AI and the question of what kids should study

For parents wondering how to prepare their children for a world being reshaped by AI, Wozniak's advice was traditional: study math, study science, be honest. He still views programming as essential and he sees AI not as a replacement for human thinking but as a collaboration — a tool that generates possibilities that a human still needs to evaluate and direct. Programmers he knows who use it love the productivity but find it makes serious errors and goes off in wrong directions. A human always needs to be in the loop.

His concerns about deepfakes were personal as well as philosophical. Friends of his family have been defrauded of hundreds of thousands of dollars through AI-assisted scams.

Bullying and a girl who almost didn't make it

Wozniak said he was never outright bullied as a kid, just socially isolated — the quiet kid who couldn't talk to people and heard others wonder what was wrong with him. But he has thought a great deal about the young people for whom the situation is far worse and who conclude there is no way through it.

He and his wife contribute to the Inspiring Children Foundation, based in Las Vegas, which works with at-risk youth to give them the tools to become functioning members of society. One girl they sponsored had attempted suicide twice. She is now about to graduate from Stanford.

Wozniak added that any college would have done just as well. What matters is what's inside the person, not the name on the diploma.

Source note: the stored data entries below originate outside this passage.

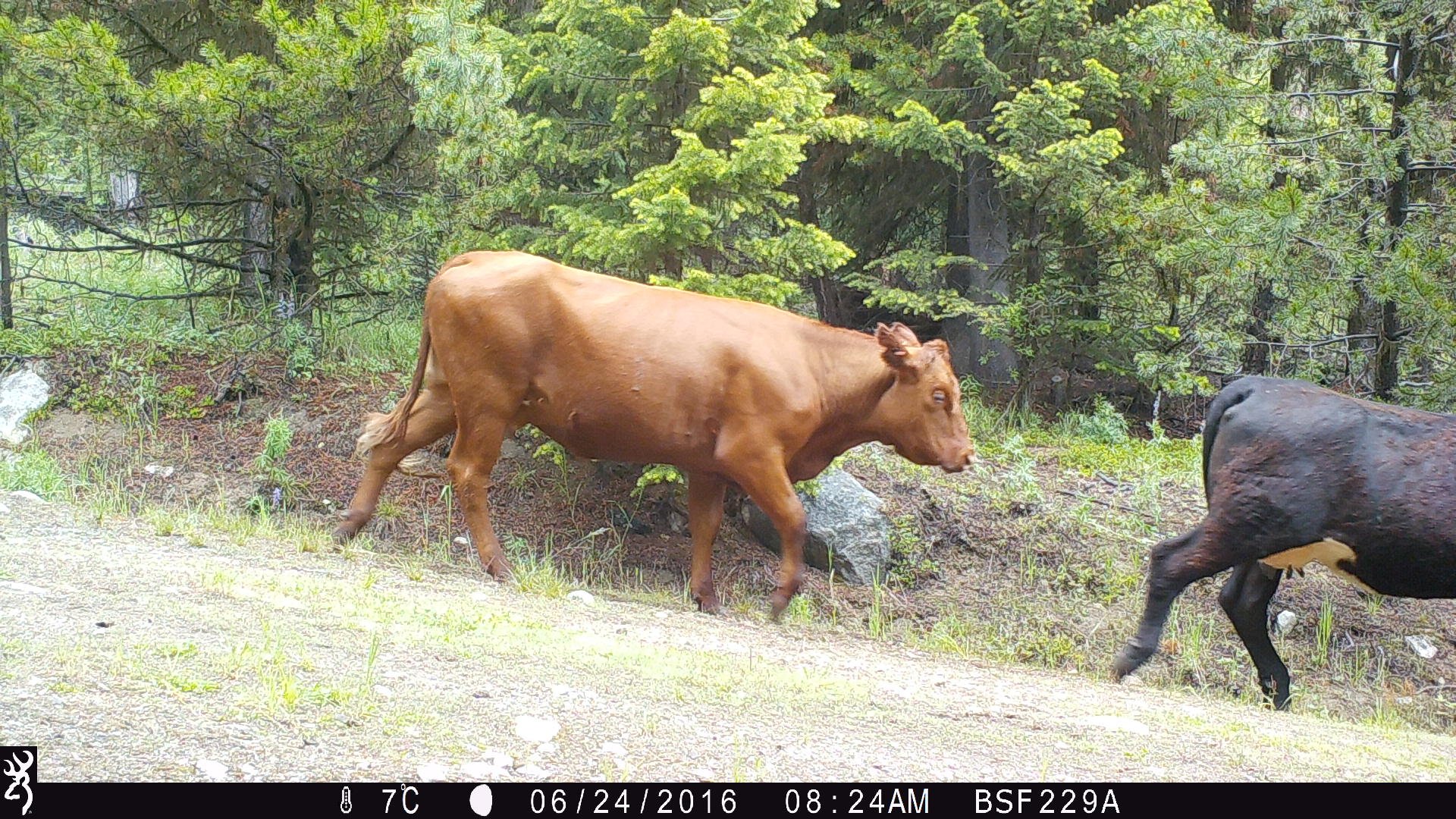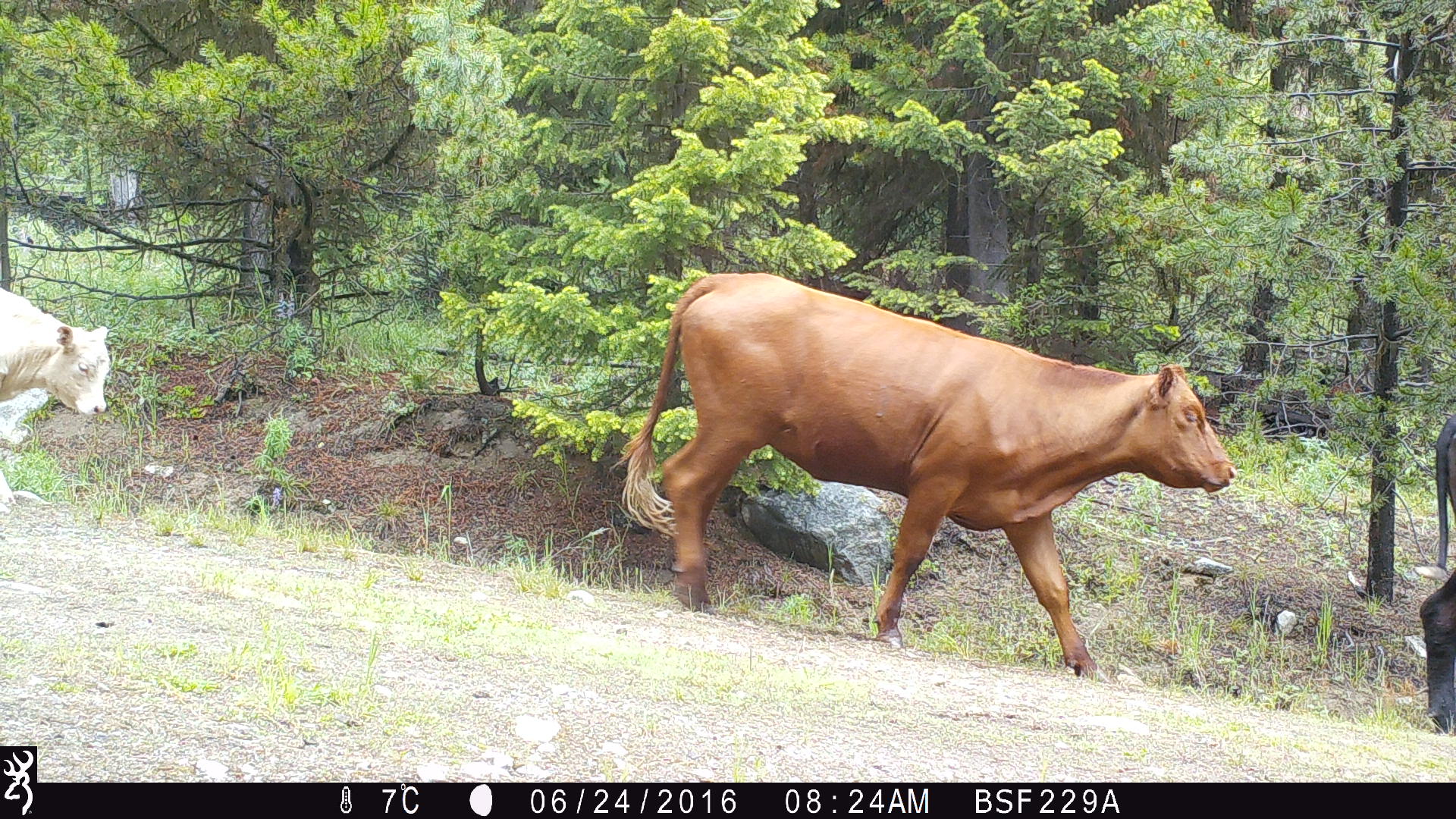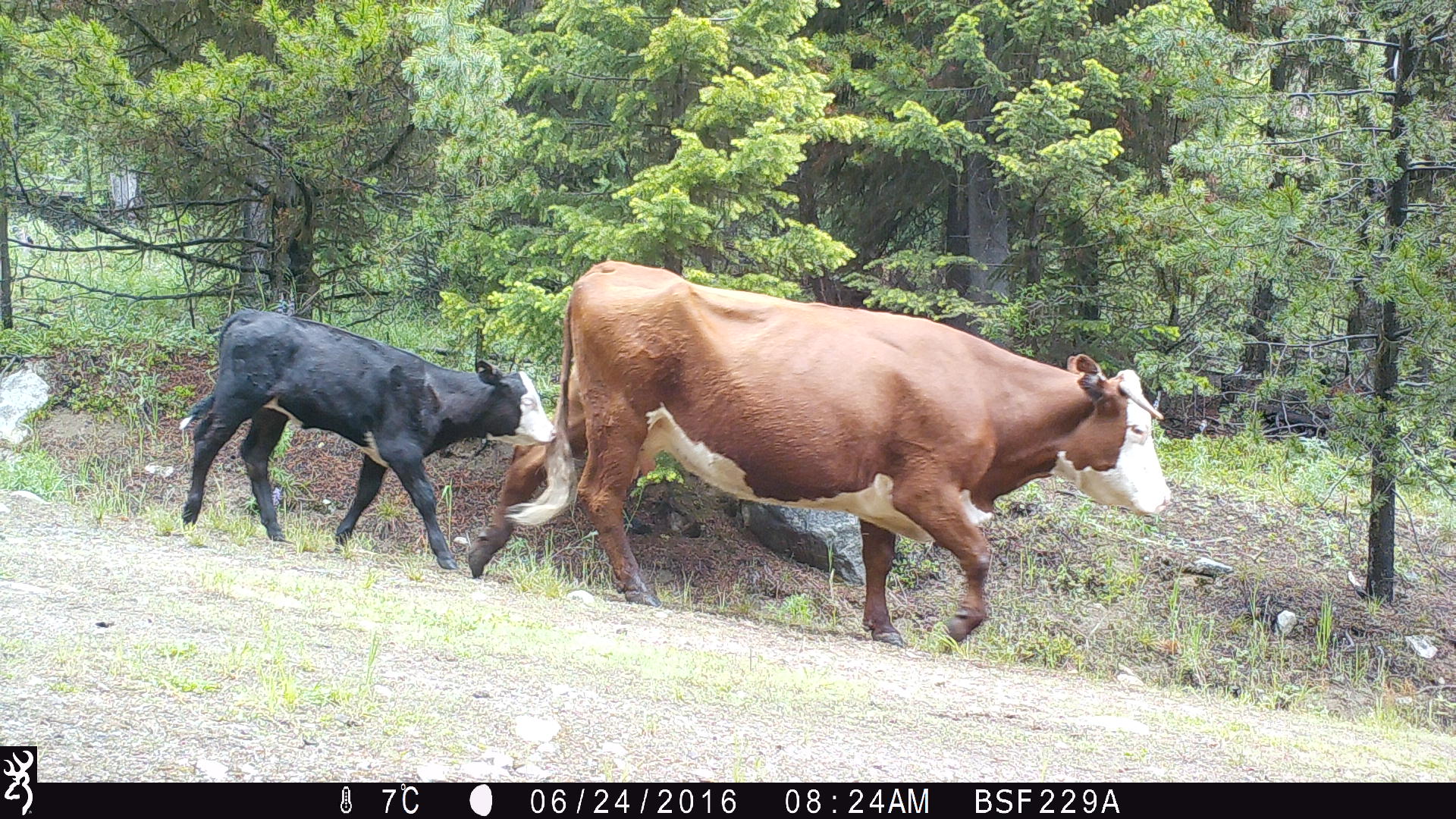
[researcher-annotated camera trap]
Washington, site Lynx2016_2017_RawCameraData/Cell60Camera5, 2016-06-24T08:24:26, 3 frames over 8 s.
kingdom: Animalia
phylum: Chordata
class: Mammalia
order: Artiodactyla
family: Bovidae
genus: Bos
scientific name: Bos taurus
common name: domestic cattle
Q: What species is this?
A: Domestic cattle (Bos taurus).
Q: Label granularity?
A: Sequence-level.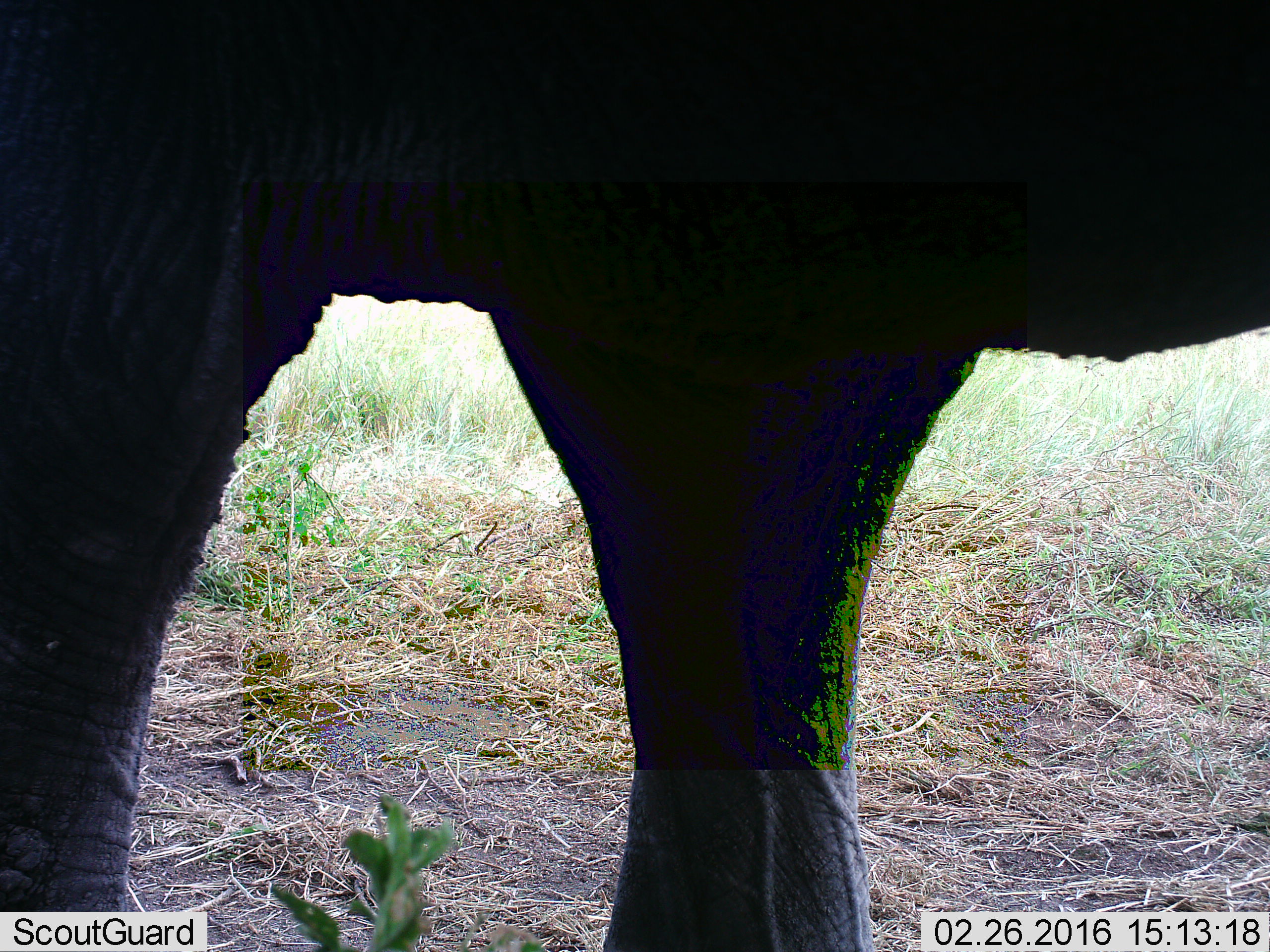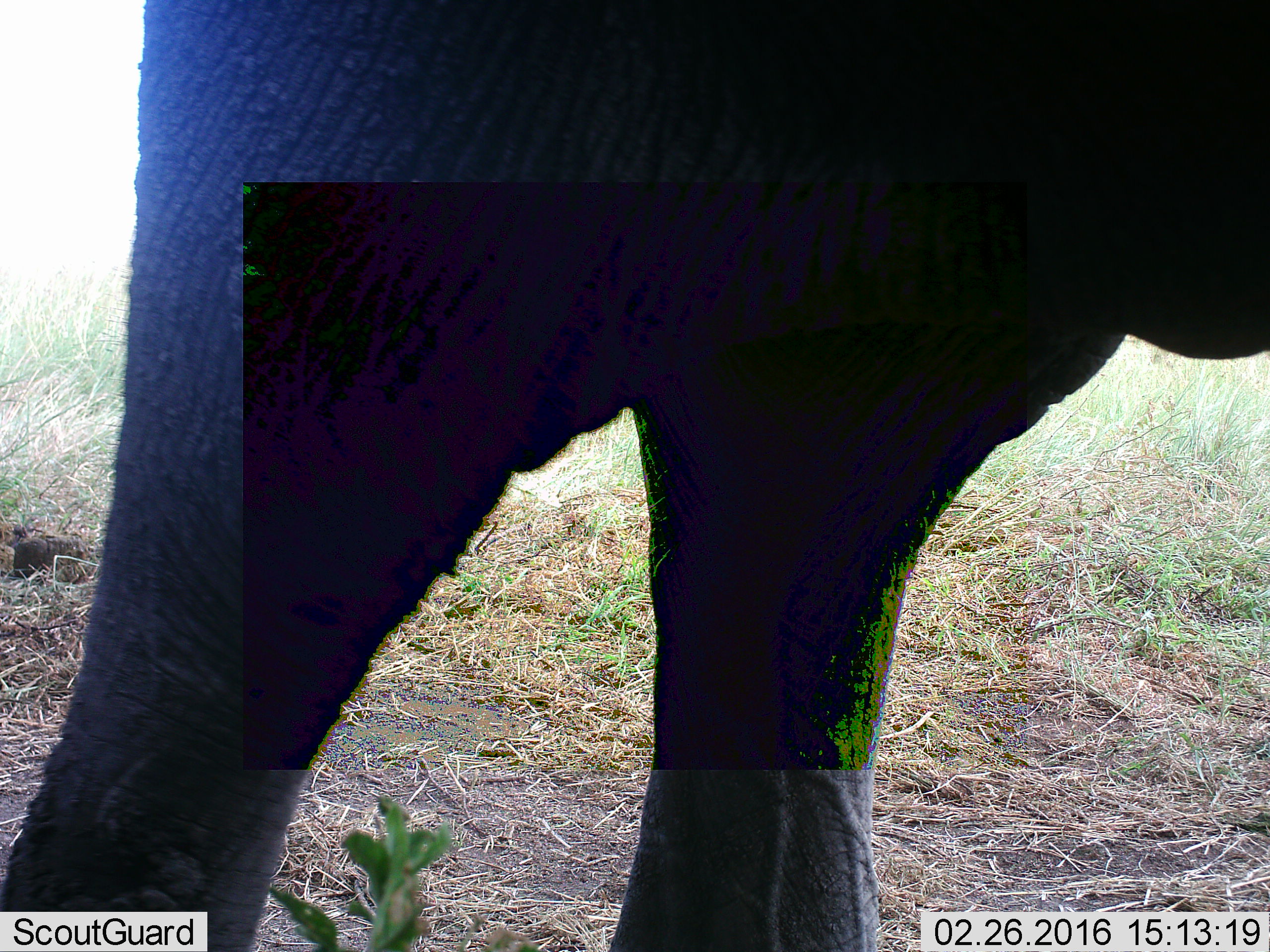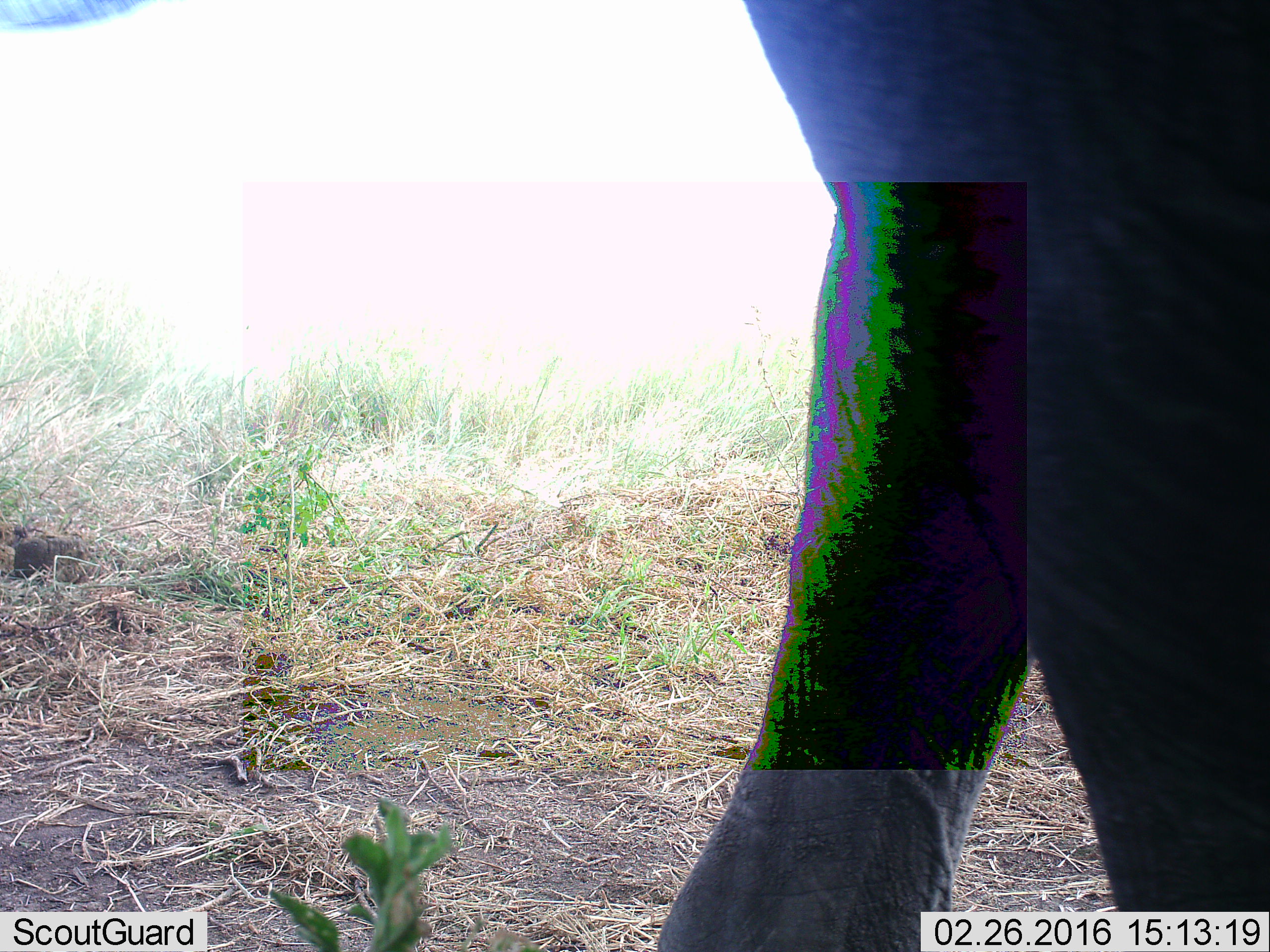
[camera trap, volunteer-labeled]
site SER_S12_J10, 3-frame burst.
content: unidentified animal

Happiness over accomplishment

The interview closed with what Wozniak called his life equation: happiness equals smiles minus frowns. He said he arrived at his philosophy around age 18 when he flipped through a magazine article about a powerful media executive flying between cities buying and selling companies and asked himself whether he wanted that life. He didn't. He had just come from lunch, laughing with friends.

The frowns are the harder part of the equation to manage, he said. His main tool is simple: don't argue. Two people with good minds and good logic can examine the same situation and reach entirely different conclusions. That doesn't make either of them wrong. He pointed to a Dave Mason lyric and a Bob Dylan line that both make the same point: disagreement isn't the same as one person being bad. Music, he added, has given him much of his philosophical direction in life — he introduced Jobs to Bob Dylan albums on the very first day they met.

"On the day I die, I'd much rather be the person laughing about things I've done, laughing about the world," he said.